- [ASSIGNMENT 1]:
Answer these questions using the "Food from the Gemba" text:
(a) At the first Gemba, why did one team decide it didn't need visual management?
(b) In the complicated processing operation, what did consultants lead the implementation of?
(c) According to the distillation at the end, Lean should be done with people rather than what?
- [ASSIGNMENT 2]: Reproduce word for word the part of the "Food from the Gemba" text from "Each of these" up to and including "do Lean themselves.".

Food from the Gemba

Visiting the Gemba is essential. It is a privilege to be asked to go and see the inspiration people get from discovering new ways of working together and to hear their questions as they struggle to do even better. Each situation and set of circumstances is unique. However, common themes and lessons emerge as we walk and discuss the issues. A recurring question keeps cropping up:

Why is Lean taken up by some and not by others?

The first Gemba was full of very creative teams developing and running many different projects and programmes. You are immediately infected by the buzz and bustle as people go about their work. However Lean implementation varied widely even around what we were shown. In one team the leader had embraced visual management and was able to articulate the benefits it had given whilst in another team they had decided that they didn’t need visual management as they were having reviews anyway. It turns out the former had been challenged – they had a clear problem to solve – their project was at fear of being cancelled where as the other team was doing well against the organisation’s charter and metrics.

In a massive transactions processing back-office, the big new system that has been designed to automate much of the work is still not working! In the meantime the challenges facing staff are not carrying out the rather simple tasks but navigating the multiple broken systems that don’t work or talk to each other. Not surprising when you see the techies sitting on one side of the room designing new systems for the ops folk on the other side of the room to use. They live in different worlds, have different terms and conditions, report to different function heads with different metrics to hit and hardly talk to each other. Take up often varies because improvements aren’t focused around making life easier for the people doing the value creating work.

In a complicated processing operation that has gone from craft bench processing through mass integrated production lines, consultants led the implementation of a cellular layout. This completely different way of working based on standardized work, single-piece flow, working to pull from users has transformed operational performance. However, what you struggle with and implement yourself sticks. Unless the front-line teams have themselves gone through the “ah ha” realisations as to why this is a better way of working and are well practiced in using PDCA it becomes inevitable that take up, sustainability and continuous improvement will differ amongst areas.

Each of these organizations have done some great things, but each was asking the same question – how do we go further, deeper and do it in a shorter lead-time? Here is a distillation from these visits:

  • Make sure you have a real problem to solve. Understand the purpose and the purpose for the change.
  • Focus on the value creating work – and making the work easier for those doing the value creating work.
  • Do Lean with people not to people. If you want Lean to stick we have to engage people so they can do Lean themselves.

- [RECORDS SUPPLIED]:

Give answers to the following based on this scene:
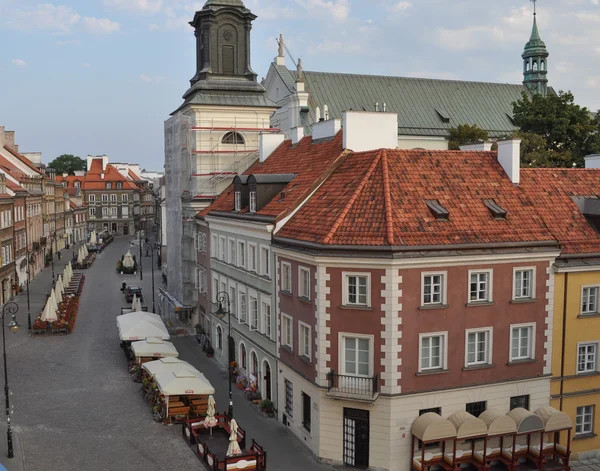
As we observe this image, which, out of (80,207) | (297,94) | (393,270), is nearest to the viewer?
(393,270)

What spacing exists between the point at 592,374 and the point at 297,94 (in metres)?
42.9

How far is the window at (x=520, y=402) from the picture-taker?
27062 mm

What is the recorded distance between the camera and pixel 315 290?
26.0 meters

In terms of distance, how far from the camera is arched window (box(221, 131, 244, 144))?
50.2m

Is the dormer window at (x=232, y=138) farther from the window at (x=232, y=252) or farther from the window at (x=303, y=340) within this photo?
the window at (x=303, y=340)

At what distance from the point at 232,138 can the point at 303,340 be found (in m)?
26.2

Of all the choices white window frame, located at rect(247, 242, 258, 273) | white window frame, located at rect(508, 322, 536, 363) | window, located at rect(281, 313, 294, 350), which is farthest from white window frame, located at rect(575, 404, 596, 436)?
white window frame, located at rect(247, 242, 258, 273)

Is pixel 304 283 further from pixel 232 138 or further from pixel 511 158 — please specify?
pixel 232 138

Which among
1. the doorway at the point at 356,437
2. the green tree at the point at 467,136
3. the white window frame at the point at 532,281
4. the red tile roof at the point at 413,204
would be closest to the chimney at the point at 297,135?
the red tile roof at the point at 413,204

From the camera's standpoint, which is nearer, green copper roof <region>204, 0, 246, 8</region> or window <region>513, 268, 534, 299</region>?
window <region>513, 268, 534, 299</region>

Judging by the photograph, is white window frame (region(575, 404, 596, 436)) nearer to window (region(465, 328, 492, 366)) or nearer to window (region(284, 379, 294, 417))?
window (region(465, 328, 492, 366))

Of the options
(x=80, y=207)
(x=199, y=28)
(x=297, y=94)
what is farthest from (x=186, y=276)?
(x=80, y=207)

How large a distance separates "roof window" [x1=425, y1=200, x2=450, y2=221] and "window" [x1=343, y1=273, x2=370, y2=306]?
12.9 ft

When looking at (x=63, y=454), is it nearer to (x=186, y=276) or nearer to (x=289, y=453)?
(x=289, y=453)
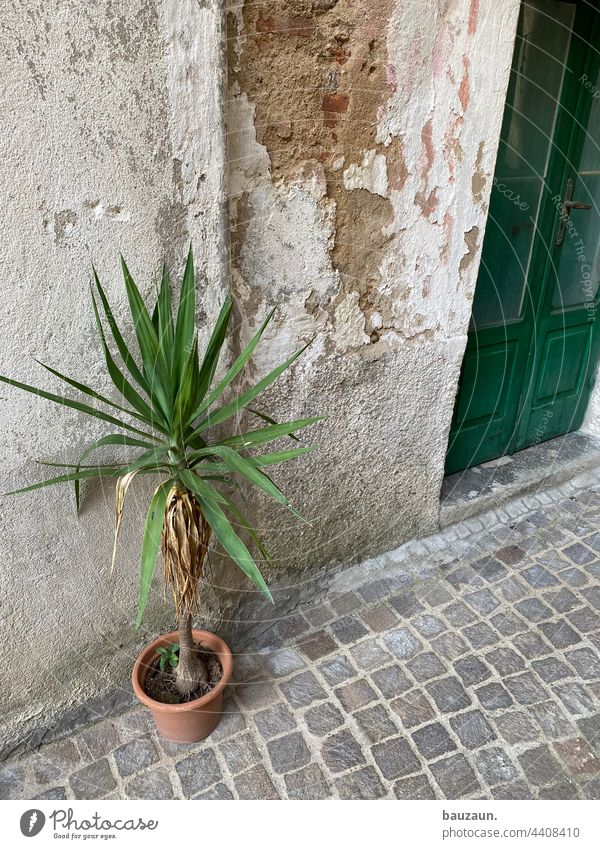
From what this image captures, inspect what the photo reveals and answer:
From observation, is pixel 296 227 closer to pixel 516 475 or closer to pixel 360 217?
pixel 360 217

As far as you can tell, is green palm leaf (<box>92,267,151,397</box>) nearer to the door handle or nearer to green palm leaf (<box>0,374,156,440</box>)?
green palm leaf (<box>0,374,156,440</box>)

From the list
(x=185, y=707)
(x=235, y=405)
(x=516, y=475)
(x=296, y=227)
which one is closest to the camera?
(x=235, y=405)

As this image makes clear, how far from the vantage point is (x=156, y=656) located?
2217mm

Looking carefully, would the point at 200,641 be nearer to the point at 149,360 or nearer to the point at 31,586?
the point at 31,586

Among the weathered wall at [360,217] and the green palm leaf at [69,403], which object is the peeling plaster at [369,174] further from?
the green palm leaf at [69,403]

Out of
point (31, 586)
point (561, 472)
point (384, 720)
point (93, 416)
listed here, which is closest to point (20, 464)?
point (93, 416)

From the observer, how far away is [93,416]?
189cm

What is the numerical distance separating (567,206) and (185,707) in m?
2.67

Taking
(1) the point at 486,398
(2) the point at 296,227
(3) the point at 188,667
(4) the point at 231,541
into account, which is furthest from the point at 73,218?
(1) the point at 486,398

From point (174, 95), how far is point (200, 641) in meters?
1.71

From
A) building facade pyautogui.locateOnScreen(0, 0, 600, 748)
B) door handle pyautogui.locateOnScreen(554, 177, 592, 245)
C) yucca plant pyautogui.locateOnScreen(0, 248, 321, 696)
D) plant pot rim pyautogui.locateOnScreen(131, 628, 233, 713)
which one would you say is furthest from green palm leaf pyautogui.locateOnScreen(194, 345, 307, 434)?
door handle pyautogui.locateOnScreen(554, 177, 592, 245)

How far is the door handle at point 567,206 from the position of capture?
3.04 metres

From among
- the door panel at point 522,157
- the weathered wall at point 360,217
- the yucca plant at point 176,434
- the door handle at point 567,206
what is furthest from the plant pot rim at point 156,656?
the door handle at point 567,206

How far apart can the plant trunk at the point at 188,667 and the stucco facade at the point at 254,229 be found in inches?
10.7
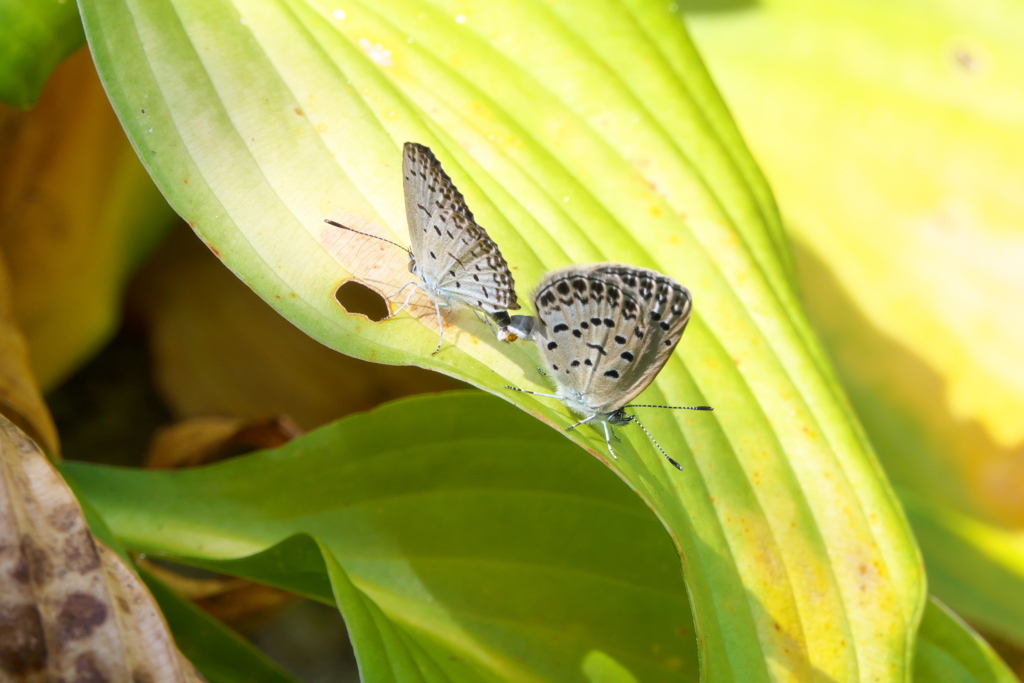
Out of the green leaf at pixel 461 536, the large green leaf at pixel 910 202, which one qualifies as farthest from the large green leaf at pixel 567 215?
the large green leaf at pixel 910 202

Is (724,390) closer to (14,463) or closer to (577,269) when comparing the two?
(577,269)

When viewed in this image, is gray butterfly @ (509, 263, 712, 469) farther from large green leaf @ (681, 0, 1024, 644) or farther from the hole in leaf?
large green leaf @ (681, 0, 1024, 644)

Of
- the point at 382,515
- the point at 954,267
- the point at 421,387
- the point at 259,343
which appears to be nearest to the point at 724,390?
the point at 382,515

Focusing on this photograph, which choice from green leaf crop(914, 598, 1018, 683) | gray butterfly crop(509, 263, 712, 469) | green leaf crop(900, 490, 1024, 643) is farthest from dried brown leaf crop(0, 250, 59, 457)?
green leaf crop(900, 490, 1024, 643)

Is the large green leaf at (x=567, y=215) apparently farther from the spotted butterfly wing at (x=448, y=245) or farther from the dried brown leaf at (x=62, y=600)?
the dried brown leaf at (x=62, y=600)

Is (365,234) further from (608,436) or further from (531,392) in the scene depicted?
(608,436)

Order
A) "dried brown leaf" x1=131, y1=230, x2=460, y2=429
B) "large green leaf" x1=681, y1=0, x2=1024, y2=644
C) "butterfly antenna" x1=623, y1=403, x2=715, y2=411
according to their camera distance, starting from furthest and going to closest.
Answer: "large green leaf" x1=681, y1=0, x2=1024, y2=644 → "dried brown leaf" x1=131, y1=230, x2=460, y2=429 → "butterfly antenna" x1=623, y1=403, x2=715, y2=411
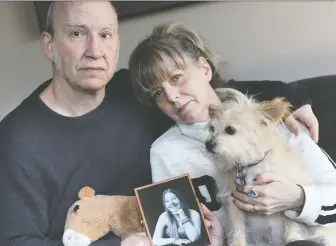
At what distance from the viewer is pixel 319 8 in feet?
6.05

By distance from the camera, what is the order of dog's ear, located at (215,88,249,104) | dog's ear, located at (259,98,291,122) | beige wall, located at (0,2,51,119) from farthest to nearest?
beige wall, located at (0,2,51,119) < dog's ear, located at (215,88,249,104) < dog's ear, located at (259,98,291,122)

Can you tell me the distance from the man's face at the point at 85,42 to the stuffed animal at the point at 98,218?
1.18 ft

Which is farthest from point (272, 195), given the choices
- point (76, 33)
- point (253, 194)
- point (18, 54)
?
point (18, 54)

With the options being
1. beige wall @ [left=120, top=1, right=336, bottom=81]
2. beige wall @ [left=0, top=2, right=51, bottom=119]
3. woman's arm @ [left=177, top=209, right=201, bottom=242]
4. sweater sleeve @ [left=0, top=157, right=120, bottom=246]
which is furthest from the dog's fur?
beige wall @ [left=0, top=2, right=51, bottom=119]

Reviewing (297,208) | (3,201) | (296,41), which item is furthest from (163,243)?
(296,41)

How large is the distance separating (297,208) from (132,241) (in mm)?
484

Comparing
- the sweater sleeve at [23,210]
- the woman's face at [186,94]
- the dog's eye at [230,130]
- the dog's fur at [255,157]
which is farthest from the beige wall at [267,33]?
the sweater sleeve at [23,210]

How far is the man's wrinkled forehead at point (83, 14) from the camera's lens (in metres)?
1.48

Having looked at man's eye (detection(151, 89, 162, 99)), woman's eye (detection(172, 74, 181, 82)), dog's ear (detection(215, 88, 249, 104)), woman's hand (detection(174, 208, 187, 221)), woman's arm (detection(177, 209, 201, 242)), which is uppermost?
woman's eye (detection(172, 74, 181, 82))

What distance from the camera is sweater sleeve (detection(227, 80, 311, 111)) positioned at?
1588mm

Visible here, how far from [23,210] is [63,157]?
21 centimetres

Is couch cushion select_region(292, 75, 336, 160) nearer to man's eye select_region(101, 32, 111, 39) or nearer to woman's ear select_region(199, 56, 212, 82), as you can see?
woman's ear select_region(199, 56, 212, 82)

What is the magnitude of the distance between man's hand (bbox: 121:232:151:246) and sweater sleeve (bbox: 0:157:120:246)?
31mm

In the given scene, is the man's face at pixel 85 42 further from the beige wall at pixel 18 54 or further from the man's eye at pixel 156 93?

- [YOUR RESPONSE 1]:
(a) They were having reviews anyway.
(b) A cellular layout.
(c) To people.

- [YOUR RESPONSE 2]:
Each of these organizations have done some great things, but each was asking the same question – how do we go further, deeper and do it in a shorter lead-time? Here is a distillation from these visits:

  • Make sure you have a real problem to solve. Understand the purpose and the purpose for the change.
  • Focus on the value creating work – and making the work easier for those doing the value creating work.
  • Do Lean with people not to people. If you want Lean to stick we have to engage people so they can do Lean themselves.